*** Opening Document extract ***

About the Program
The Designated Emphasis in Development Engineering is an interdisciplinary training program for UC Berkeley doctoral students whose dissertation research includes topics related to the application of technology to address the needs of people living in poverty. Through coursework, research mentoring, and professional development, the program prepares students to develop, pilot, and evaluate technological interventions designed to improve human and economic development within complex, low-resource settings. The DE serves students across engineering disciplines, quantitative social science disciplines (including public health), business programs, information sciences, and natural sciences.
The program builds upon ongoing research in technological innovations, human-centered design, development economics, remote sensing and monitoring, data science, and impact analysis at UC Berkeley. The program is overseen by the Graduate Group in Development Engineering, administered by the Department of Civil and Environmental Engineering, and affiliated with:
- Blum Center for Developing Economies
- Center for Effective Global Action (CEGA)
- Technology and Infrastructure for Emerging Regions (TIER)
- Development Impact Lab (DIL)
This constellation of affiliates—through DIL—is a cornerstone partner in USAID’s Global Development Lab. As such, development engineering students are connected to an ecosystem of researchers and practitioners at Berkeley and also have access to a dynamic global network. To review the development engineering research projects sponsored by DIL, we encourage you to explore the DIL Technology Portfolio.

*** Closing Document extract ***
*** Opening Material shown ***

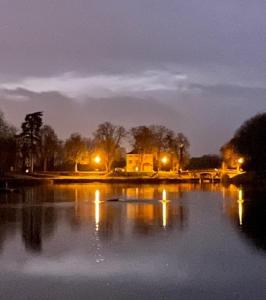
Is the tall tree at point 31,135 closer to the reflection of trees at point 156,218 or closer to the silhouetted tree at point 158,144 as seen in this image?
the silhouetted tree at point 158,144

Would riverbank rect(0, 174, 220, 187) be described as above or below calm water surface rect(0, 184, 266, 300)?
above

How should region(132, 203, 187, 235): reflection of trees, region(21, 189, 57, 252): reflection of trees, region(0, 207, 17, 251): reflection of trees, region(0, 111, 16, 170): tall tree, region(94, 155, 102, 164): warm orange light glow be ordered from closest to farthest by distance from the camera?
region(21, 189, 57, 252): reflection of trees < region(0, 207, 17, 251): reflection of trees < region(132, 203, 187, 235): reflection of trees < region(0, 111, 16, 170): tall tree < region(94, 155, 102, 164): warm orange light glow

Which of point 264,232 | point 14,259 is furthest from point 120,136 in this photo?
point 14,259

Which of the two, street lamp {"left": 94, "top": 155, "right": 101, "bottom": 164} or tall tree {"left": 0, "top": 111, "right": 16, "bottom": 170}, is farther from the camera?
street lamp {"left": 94, "top": 155, "right": 101, "bottom": 164}

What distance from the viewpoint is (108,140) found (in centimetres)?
12075

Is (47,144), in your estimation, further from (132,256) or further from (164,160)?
(132,256)

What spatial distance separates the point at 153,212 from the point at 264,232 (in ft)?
40.5

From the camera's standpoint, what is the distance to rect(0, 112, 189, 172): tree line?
4392 inches

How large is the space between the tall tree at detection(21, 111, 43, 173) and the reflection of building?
23.4 metres

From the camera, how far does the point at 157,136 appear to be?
413ft

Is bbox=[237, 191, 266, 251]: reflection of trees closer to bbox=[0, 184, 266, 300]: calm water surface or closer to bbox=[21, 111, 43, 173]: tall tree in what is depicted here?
bbox=[0, 184, 266, 300]: calm water surface

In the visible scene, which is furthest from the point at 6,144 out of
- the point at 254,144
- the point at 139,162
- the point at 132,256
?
the point at 132,256

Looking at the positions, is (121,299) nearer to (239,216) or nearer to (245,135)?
(239,216)

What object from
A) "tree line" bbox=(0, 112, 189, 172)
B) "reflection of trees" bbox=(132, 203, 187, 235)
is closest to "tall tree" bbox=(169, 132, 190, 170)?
"tree line" bbox=(0, 112, 189, 172)
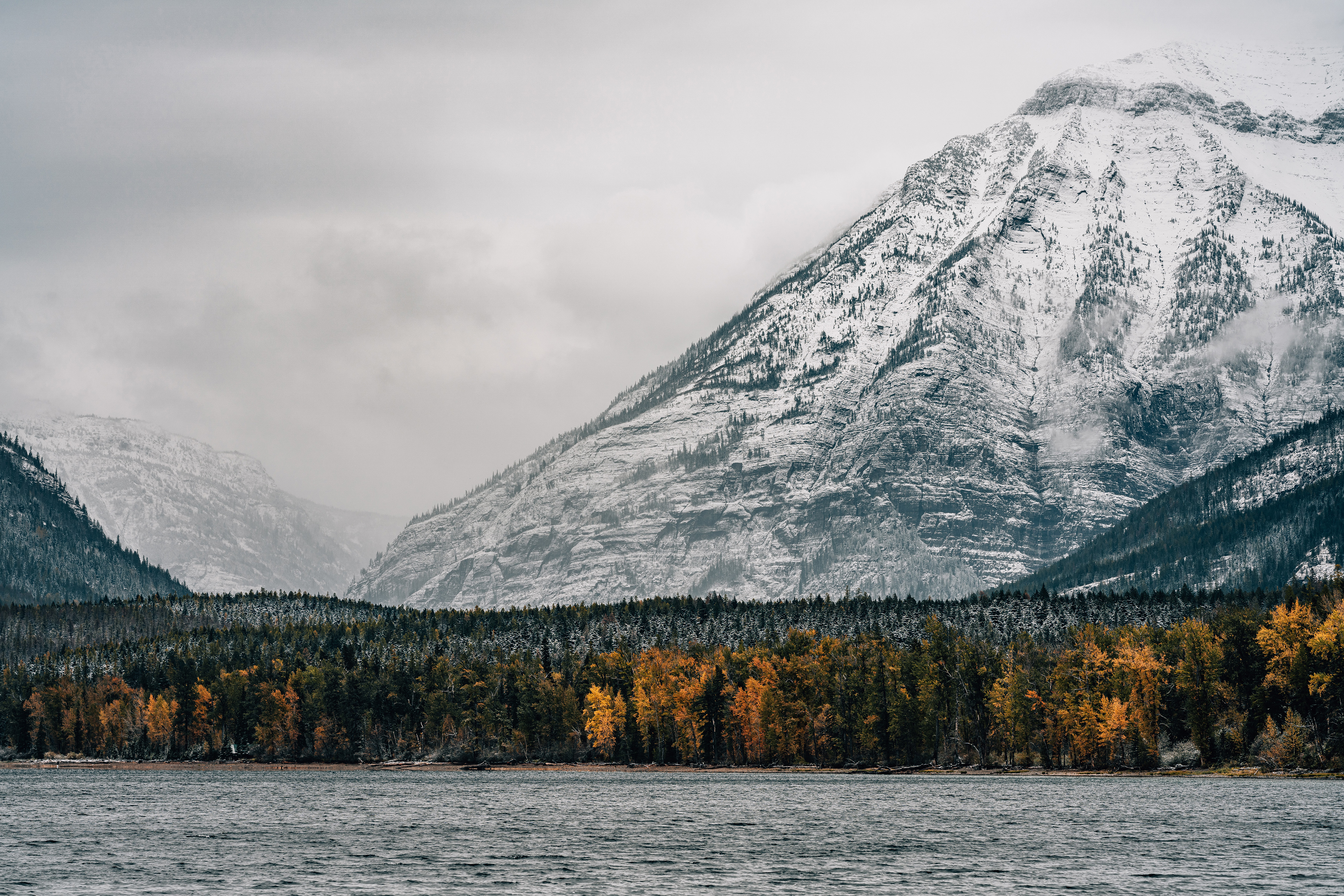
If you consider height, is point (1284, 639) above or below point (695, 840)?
above

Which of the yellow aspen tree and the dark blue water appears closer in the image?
the dark blue water

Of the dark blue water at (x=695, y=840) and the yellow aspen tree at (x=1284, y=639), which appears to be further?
the yellow aspen tree at (x=1284, y=639)

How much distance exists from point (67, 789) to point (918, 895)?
143204mm

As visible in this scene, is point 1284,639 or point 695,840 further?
point 1284,639

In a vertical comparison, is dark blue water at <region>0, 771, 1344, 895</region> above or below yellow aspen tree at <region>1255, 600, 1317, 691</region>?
below

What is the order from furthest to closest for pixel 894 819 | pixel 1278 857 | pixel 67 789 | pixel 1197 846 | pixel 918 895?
pixel 67 789 < pixel 894 819 < pixel 1197 846 < pixel 1278 857 < pixel 918 895

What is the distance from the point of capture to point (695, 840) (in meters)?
115

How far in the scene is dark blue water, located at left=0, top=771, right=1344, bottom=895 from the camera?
8994 cm

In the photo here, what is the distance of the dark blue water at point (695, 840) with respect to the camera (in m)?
89.9

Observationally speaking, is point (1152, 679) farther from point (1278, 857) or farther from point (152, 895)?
point (152, 895)

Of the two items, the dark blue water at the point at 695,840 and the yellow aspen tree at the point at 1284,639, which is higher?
the yellow aspen tree at the point at 1284,639

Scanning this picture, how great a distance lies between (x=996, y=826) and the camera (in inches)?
4916

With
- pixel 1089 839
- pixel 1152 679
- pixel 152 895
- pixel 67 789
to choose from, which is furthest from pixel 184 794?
pixel 1152 679

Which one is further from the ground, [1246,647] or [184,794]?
[1246,647]
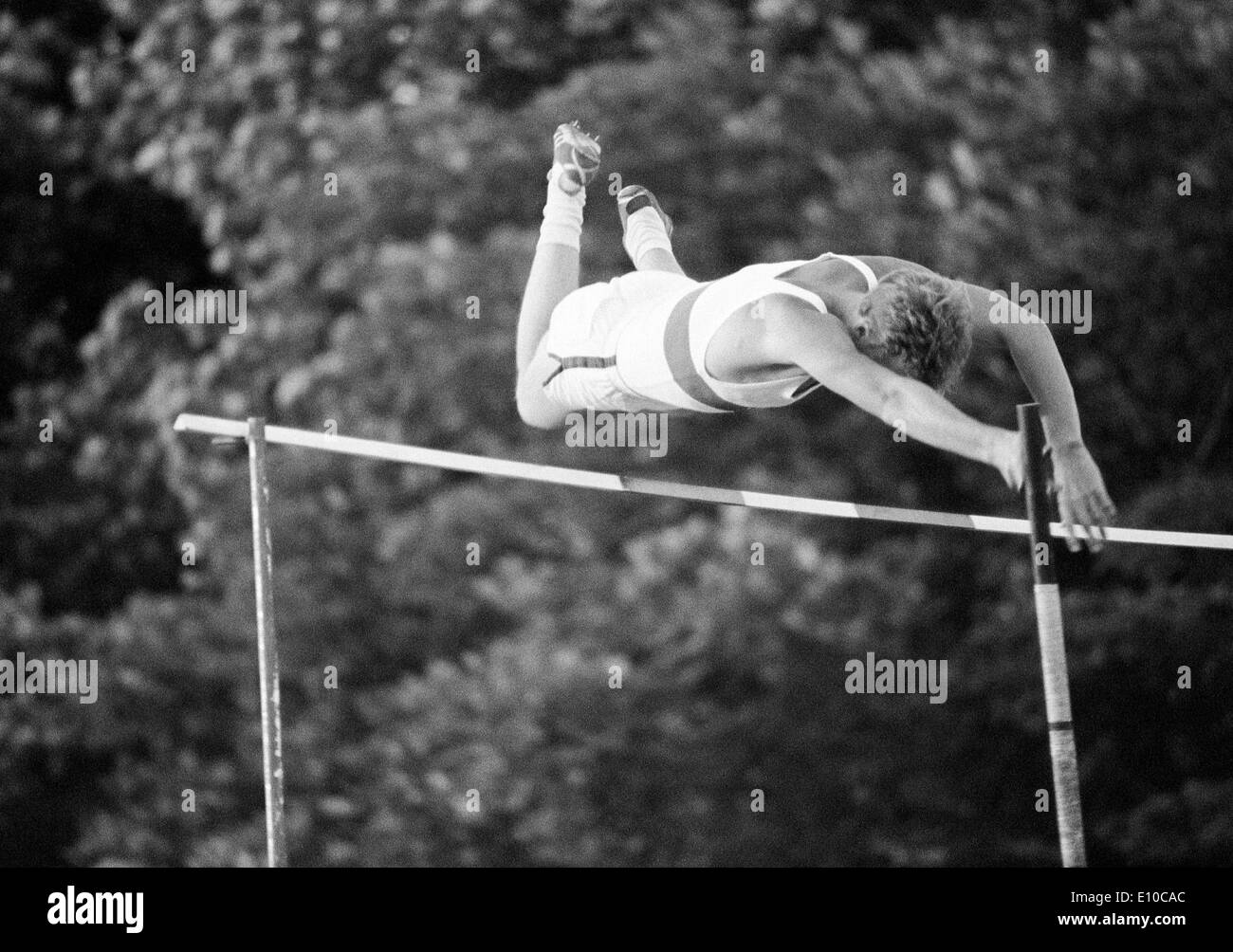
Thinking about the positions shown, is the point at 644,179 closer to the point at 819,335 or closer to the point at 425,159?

*** Closing Material shown ***

Transcribe the program overview on the Designated Emphasis in Development Engineering word for word, in full. The lines come from a source unrelated to the program overview.

About the Program
The Designated Emphasis in Development Engineering is an interdisciplinary training program for UC Berkeley doctoral students whose dissertation research includes topics related to the application of technology to address the needs of people living in poverty. Through coursework, research mentoring, and professional development, the program prepares students to develop, pilot, and evaluate technological interventions designed to improve human and economic development within complex, low-resource settings. The DE serves students across engineering disciplines, quantitative social science disciplines (including public health), business programs, information sciences, and natural sciences.
The program builds upon ongoing research in technological innovations, human-centered design, development economics, remote sensing and monitoring, data science, and impact analysis at UC Berkeley. The program is overseen by the Graduate Group in Development Engineering, administered by the Department of Civil and Environmental Engineering, and affiliated with:
- Blum Center for Developing Economies
- Center for Effective Global Action (CEGA)
- Technology and Infrastructure for Emerging Regions (TIER)
- Development Impact Lab (DIL)
This constellation of affiliates—through DIL—is a cornerstone partner in USAID’s Global Development Lab. As such, development engineering students are connected to an ecosystem of researchers and practitioners at Berkeley and also have access to a dynamic global network. To review the development engineering research projects sponsored by DIL, we encourage you to explore the DIL Technology Portfolio.